Miriam Reyes
La edad infinita
Tránsito
184 páginas
POR MEY ZAMORA

¡Qué lástima, pero adiós!

Las palabras del título de este artículo proceden de una canción de la mexicana Julieta Venegas. La melodía continúa: «me despido de ti y me voy». Lo que expresan encaja mucho con el sentir que palpita en la delicada La edad infinita, primera novela de Miriam Reyes (Ourense, 1974). Poeta –Bella durmiente, Desalojos-, editora y traductora, la escritora gallega ha sido galardonada recientemente con el Premio Nacional de Poesía 2025 por su poemario Con (La Bella Varsovia).

El libro funciona como una carta de despedida, postergada en el tiempo, a un país, Venezuela, que formó parte de ella, que la transformó y cambió. Tenía ocho años cuando sus padres, que se fueron a vivir a Caracas en busca de mejores oportunidades, regresaron a España y la llevaron con ellos. Su mundo entonces se metamorfoseó. Era 1983, fecha en la que se quebró la idea de continuidad, tanto para ella como para el país, se apunta en estas páginas.

La pequeña localidad gallega, la vivienda reducida de los abuelos donde la niña comparte sofá-cama con una prima, se irán difuminando en la memoria, también los afectos. Partirá con una muñeca agarrada entre los brazos. Empieza entonces una nueva vida en una tierra de diferentes sonoridades, sabores y paisajes. El llanto inicial dará paso con los años a un sentido compromiso con un país que cambió de rumbo y entró en barrena.

La voz infantil, la memoria de la niña resulta conmovedora, y reafirma cuán importantes son en la construcción de la identidad los primeros años de existencia. La realidad de un país que se transforma de forma radical condiciona también la visión del mundo. En este sentido esta novela se asemeja a otras que reflejan esa mirada inocente en medio de un cataclismo como Libre de Lea Ypi, en Albania o La casa limón, de Corina Oproae, en Rumanía.

Aquí la confidencia resalta por ese trato de tú a tú. La narradora habla a esa Venezuela, que pasó de ser un terreno desconocido a uno rastrillado. La interroga y se cuestiona una y otra vez sobre las azarosas causas de los acontecimientos.

El ejercicio de memoria lleva a eliminar las costras y así ve la luz lo oculto y callado, el secreto («la niña no quiso registrar la fecha, quiso borrarla»). El texto ya ha ido retratando a un padre –«rrei»- con dureza y distancia, y ha recorrido el tiempo, los tiempos, hasta conseguir destapar la trampilla para que salga el episodio que aún le hace sentir una «presión tan fuerte en la boca del estómago, como la pata de una bestia que con todo su peso impide la llegada de aire a los pulmones». Breve e intenso es el secreto revelado y cumple una función tan personal como social.

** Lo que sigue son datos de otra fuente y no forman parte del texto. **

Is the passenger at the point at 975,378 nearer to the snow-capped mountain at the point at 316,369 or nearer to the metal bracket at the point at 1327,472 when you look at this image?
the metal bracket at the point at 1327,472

En esta novela de crecimiento vemos evolucionar al personaje y lo acompañamos en esos primeros momentos de terrible soledad, incomunicación y tristeza -la pequeña espera sola en una cafetería a que su madre salga del trabajo-. La vemos también prosperar, estudiar, apasionarse por la lectura y por las ideas de una justicia social que tiene como referente la revolución cubana y la música de Silvio Rodríguez. Y presenciamos la contradicción de ese desarrollo con el de sus progenitores anclados –«barro cocido»-. Políticas son las páginas cuando está en la universidad y surgen los cuestionamientos ante la celebración del V Centenario del descubrimiento de América.

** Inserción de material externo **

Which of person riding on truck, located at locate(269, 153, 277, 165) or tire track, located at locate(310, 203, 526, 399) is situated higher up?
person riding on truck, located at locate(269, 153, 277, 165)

Las metáforas y la poesía envuelven este texto y lo refuerzan. El estilo de Reyes está al servicio de una historia, la de la adaptación a un nuevo país que corre de la mano de su devenir. Esa Venezuela de grandes oportunidades que estalla en 1989 y desata una situación donde los derechos quedan suspendidos e impera el toque de queda, los saqueos y el ejército en las calles. A ese querido país se dirige la narradora cuando ella ya está lejos y ha vuelto de nuevo al origen. También en Volver a cuándo de María Elena Morán o en El sueño del jaguar de Miguel Bonnefoy la historia más reciente o remota de Venezuela forman parte del relato.

Miriam Reyes ha sabido condensar mucho en menos de doscientas páginas. La forma y el fondo están perfectamente equilibrados. Estas páginas son una declaración de amor a un país donde ya no podía seguir viviendo. Explican también las rémoras que acompañan a aquellos que se construyen entre dos mundos y cuya pertenencia a ellos nunca es plena.